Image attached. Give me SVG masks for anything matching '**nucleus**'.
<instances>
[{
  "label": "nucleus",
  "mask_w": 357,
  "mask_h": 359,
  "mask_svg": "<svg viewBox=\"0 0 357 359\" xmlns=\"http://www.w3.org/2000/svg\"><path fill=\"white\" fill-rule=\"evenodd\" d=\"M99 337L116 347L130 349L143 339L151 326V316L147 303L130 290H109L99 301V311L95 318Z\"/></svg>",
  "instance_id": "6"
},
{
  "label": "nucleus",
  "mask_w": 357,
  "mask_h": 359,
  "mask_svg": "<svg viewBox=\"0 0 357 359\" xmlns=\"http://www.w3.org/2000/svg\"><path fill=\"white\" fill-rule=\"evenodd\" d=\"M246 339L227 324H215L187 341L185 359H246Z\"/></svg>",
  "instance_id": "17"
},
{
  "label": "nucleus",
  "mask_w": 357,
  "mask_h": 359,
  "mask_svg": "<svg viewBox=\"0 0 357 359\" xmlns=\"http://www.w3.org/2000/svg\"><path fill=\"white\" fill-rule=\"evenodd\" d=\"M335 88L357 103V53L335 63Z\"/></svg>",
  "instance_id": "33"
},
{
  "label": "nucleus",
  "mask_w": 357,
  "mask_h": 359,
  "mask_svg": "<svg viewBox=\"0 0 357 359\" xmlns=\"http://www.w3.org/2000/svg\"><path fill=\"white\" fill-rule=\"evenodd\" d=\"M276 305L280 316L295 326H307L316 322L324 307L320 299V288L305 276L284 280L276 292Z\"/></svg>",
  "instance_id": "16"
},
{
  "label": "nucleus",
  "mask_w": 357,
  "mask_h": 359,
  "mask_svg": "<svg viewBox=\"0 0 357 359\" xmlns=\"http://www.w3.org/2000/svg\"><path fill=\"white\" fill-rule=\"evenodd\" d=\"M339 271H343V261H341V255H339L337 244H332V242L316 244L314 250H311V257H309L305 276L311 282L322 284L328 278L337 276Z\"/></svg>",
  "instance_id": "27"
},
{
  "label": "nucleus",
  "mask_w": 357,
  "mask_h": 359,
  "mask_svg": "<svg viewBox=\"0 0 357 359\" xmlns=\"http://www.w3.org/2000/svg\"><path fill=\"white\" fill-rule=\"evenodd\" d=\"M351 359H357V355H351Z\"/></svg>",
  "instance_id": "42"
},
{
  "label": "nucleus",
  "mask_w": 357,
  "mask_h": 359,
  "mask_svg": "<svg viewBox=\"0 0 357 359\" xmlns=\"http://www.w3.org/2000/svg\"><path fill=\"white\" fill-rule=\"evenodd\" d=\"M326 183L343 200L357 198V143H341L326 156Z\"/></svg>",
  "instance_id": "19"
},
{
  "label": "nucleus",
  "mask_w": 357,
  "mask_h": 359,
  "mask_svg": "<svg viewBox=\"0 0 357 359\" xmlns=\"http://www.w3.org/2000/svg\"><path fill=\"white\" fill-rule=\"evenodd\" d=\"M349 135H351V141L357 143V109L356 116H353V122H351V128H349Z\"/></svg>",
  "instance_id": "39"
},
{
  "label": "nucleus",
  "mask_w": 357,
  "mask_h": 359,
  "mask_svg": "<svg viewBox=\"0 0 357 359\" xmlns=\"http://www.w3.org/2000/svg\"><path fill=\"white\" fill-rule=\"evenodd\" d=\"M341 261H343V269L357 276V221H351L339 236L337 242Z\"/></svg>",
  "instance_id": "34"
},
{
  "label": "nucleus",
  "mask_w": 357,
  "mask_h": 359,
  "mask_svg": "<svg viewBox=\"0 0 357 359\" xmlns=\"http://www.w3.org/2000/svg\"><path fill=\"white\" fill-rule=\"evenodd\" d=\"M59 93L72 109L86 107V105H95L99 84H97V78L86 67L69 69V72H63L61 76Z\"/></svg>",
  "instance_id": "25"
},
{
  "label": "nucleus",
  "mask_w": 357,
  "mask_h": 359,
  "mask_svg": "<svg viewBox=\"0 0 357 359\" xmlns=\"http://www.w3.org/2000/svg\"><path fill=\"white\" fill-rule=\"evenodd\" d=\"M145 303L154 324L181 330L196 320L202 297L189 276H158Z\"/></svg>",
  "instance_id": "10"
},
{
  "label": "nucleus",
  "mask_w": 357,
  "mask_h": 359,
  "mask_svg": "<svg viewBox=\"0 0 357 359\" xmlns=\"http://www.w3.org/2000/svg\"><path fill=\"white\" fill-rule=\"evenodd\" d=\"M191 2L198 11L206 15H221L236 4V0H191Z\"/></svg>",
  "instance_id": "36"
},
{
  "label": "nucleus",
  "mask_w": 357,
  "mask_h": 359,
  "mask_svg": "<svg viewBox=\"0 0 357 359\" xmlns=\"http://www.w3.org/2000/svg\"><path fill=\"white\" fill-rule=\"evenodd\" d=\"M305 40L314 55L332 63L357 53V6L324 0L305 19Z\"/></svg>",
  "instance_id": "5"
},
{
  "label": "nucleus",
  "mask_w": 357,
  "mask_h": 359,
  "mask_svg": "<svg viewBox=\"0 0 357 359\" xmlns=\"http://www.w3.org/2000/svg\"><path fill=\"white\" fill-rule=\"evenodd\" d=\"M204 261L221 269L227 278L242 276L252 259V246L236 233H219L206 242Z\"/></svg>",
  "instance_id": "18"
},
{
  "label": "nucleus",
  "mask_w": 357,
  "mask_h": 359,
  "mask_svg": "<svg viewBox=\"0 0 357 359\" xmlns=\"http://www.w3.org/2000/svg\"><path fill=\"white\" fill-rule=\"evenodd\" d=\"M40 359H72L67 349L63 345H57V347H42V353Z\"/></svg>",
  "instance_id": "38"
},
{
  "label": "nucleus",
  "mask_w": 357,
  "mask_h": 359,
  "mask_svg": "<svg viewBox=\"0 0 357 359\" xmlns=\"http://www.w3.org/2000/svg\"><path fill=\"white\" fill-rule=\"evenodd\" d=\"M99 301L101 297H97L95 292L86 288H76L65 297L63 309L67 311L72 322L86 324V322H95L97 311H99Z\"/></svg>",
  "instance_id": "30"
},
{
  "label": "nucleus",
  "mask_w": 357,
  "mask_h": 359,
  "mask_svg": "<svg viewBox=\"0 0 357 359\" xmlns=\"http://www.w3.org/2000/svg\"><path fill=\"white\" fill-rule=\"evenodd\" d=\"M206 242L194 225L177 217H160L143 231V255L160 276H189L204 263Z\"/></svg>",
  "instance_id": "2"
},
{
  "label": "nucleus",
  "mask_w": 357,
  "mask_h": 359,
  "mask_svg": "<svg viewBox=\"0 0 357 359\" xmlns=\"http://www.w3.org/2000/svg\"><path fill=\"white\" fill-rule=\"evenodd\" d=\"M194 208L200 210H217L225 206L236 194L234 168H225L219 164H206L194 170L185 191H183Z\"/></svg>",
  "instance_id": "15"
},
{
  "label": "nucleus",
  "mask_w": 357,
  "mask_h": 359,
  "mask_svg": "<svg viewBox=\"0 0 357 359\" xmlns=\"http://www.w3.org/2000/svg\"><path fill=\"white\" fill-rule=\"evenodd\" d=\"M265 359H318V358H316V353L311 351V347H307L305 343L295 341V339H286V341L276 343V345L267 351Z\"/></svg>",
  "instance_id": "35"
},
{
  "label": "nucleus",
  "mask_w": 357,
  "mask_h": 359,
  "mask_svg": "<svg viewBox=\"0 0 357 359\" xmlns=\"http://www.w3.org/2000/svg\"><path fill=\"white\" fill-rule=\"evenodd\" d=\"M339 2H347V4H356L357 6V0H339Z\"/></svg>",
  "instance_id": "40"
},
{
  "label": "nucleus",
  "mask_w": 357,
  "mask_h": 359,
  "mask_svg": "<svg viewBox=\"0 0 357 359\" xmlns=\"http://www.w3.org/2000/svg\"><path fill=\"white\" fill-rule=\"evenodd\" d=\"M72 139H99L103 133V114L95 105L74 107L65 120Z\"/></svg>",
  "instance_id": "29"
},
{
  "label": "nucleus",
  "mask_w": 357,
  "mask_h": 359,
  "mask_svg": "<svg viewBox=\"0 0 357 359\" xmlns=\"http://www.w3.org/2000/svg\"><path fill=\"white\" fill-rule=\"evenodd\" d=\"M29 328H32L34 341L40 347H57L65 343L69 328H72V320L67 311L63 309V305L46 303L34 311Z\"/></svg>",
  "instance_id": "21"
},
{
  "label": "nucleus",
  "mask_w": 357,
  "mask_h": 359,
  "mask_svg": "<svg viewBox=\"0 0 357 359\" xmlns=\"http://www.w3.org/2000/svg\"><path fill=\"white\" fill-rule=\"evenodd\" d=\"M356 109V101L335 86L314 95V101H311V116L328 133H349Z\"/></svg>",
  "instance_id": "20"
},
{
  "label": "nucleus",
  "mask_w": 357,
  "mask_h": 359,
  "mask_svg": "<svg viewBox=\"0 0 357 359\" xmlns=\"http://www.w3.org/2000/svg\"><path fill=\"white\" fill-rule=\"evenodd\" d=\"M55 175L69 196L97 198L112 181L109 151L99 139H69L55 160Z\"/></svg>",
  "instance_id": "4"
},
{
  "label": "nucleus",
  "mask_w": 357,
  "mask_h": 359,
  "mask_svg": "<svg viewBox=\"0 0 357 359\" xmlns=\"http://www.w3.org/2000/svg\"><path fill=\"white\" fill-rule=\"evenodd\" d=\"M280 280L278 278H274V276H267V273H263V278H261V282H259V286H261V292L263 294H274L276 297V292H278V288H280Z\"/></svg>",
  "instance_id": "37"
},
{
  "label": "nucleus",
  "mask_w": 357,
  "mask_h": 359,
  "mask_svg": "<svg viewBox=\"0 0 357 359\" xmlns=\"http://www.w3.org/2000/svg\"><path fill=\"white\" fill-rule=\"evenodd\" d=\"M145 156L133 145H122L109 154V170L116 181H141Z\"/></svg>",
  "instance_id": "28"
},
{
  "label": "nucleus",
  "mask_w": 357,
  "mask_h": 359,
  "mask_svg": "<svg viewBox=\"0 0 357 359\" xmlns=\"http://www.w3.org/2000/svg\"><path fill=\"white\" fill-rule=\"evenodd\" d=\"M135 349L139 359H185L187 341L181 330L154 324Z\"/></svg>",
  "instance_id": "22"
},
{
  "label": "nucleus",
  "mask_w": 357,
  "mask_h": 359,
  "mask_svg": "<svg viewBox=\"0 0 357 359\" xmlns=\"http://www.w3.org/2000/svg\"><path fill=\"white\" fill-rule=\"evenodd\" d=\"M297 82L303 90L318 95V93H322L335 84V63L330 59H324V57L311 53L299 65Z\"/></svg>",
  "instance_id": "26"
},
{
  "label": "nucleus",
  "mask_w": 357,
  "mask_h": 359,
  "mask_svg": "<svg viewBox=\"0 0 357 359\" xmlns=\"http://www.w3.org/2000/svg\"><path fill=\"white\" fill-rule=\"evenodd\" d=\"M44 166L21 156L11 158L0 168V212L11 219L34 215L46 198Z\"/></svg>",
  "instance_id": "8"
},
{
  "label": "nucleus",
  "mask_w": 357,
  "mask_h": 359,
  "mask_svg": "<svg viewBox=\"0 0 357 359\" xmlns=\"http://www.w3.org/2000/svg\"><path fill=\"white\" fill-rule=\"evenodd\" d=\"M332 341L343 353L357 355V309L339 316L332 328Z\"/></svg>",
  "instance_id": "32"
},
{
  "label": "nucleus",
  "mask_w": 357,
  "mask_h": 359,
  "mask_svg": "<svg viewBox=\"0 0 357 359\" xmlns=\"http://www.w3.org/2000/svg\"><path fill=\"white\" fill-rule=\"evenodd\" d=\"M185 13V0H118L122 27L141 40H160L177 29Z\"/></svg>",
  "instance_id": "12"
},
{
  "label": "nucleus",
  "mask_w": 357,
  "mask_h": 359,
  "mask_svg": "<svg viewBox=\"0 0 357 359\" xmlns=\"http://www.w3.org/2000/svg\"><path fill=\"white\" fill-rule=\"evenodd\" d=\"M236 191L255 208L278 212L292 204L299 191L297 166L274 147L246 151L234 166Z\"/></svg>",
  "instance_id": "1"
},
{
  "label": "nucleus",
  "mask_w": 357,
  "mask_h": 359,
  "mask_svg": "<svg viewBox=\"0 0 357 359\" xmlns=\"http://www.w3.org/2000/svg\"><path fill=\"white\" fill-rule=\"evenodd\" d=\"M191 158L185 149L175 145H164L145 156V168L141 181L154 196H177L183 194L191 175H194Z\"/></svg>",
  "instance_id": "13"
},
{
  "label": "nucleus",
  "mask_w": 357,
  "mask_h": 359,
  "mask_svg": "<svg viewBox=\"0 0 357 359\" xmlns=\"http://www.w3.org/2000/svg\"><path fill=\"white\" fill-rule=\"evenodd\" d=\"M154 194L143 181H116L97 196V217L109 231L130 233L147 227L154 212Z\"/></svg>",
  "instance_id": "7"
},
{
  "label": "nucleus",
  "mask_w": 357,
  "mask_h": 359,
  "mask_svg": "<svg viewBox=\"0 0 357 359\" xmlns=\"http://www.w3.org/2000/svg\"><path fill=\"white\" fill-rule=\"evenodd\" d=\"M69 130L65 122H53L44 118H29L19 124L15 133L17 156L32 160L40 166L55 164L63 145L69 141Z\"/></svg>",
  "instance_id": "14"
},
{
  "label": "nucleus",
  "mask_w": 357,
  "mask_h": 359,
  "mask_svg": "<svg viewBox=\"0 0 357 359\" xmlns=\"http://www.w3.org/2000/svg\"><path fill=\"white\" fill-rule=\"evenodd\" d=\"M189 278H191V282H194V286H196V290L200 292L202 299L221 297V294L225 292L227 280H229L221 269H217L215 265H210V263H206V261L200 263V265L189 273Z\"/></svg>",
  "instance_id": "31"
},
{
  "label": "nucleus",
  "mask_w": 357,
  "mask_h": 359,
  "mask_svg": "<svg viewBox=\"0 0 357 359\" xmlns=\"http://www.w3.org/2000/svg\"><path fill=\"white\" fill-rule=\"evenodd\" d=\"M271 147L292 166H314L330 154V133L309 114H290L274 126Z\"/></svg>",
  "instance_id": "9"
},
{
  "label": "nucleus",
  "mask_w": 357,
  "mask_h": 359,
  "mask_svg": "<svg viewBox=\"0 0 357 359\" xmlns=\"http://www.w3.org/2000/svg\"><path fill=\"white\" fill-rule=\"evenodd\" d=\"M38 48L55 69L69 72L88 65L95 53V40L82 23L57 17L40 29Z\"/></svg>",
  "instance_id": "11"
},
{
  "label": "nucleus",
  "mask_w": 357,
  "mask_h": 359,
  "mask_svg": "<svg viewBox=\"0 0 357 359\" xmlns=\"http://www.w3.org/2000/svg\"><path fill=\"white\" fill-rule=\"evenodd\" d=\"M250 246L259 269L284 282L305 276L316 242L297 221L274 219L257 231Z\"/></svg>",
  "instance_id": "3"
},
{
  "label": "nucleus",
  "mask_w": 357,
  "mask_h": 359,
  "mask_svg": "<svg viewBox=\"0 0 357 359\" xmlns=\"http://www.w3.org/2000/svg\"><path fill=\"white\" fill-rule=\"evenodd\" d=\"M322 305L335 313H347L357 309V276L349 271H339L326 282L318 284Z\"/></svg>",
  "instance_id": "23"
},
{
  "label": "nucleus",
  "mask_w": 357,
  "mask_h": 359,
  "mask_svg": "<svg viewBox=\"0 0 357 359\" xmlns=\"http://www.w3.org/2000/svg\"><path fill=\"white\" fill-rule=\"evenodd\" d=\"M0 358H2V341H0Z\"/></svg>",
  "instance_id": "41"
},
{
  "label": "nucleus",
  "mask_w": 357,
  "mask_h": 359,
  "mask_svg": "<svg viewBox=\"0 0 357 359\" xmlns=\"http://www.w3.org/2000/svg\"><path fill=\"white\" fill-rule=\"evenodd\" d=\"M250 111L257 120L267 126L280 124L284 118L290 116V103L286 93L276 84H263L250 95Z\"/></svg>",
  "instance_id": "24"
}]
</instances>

----

SHORT PROBLEM: Reproduce the material above verbatim, starting at its first line and ending at the line that contains "183L343 200L357 198V143H341L326", with both of those lines included.

OUTPUT FOR THIS TASK:
Image attached. Give me SVG masks for anything matching '**nucleus**'.
<instances>
[{
  "label": "nucleus",
  "mask_w": 357,
  "mask_h": 359,
  "mask_svg": "<svg viewBox=\"0 0 357 359\" xmlns=\"http://www.w3.org/2000/svg\"><path fill=\"white\" fill-rule=\"evenodd\" d=\"M99 337L116 347L130 349L143 339L151 326V316L147 303L130 290H109L99 301V311L95 318Z\"/></svg>",
  "instance_id": "6"
},
{
  "label": "nucleus",
  "mask_w": 357,
  "mask_h": 359,
  "mask_svg": "<svg viewBox=\"0 0 357 359\" xmlns=\"http://www.w3.org/2000/svg\"><path fill=\"white\" fill-rule=\"evenodd\" d=\"M246 339L227 324H215L187 341L185 359H246Z\"/></svg>",
  "instance_id": "17"
},
{
  "label": "nucleus",
  "mask_w": 357,
  "mask_h": 359,
  "mask_svg": "<svg viewBox=\"0 0 357 359\" xmlns=\"http://www.w3.org/2000/svg\"><path fill=\"white\" fill-rule=\"evenodd\" d=\"M335 88L357 103V53L335 63Z\"/></svg>",
  "instance_id": "33"
},
{
  "label": "nucleus",
  "mask_w": 357,
  "mask_h": 359,
  "mask_svg": "<svg viewBox=\"0 0 357 359\" xmlns=\"http://www.w3.org/2000/svg\"><path fill=\"white\" fill-rule=\"evenodd\" d=\"M276 305L280 316L295 326H307L316 322L324 307L320 299V288L305 276L284 280L276 292Z\"/></svg>",
  "instance_id": "16"
},
{
  "label": "nucleus",
  "mask_w": 357,
  "mask_h": 359,
  "mask_svg": "<svg viewBox=\"0 0 357 359\" xmlns=\"http://www.w3.org/2000/svg\"><path fill=\"white\" fill-rule=\"evenodd\" d=\"M339 271H343V261H341V255H339L337 244H332V242L316 244L314 250H311V257H309L305 276L311 282L322 284L328 278L337 276Z\"/></svg>",
  "instance_id": "27"
},
{
  "label": "nucleus",
  "mask_w": 357,
  "mask_h": 359,
  "mask_svg": "<svg viewBox=\"0 0 357 359\" xmlns=\"http://www.w3.org/2000/svg\"><path fill=\"white\" fill-rule=\"evenodd\" d=\"M351 359H357V355H351Z\"/></svg>",
  "instance_id": "42"
},
{
  "label": "nucleus",
  "mask_w": 357,
  "mask_h": 359,
  "mask_svg": "<svg viewBox=\"0 0 357 359\" xmlns=\"http://www.w3.org/2000/svg\"><path fill=\"white\" fill-rule=\"evenodd\" d=\"M326 183L343 200L357 198V143H341L326 156Z\"/></svg>",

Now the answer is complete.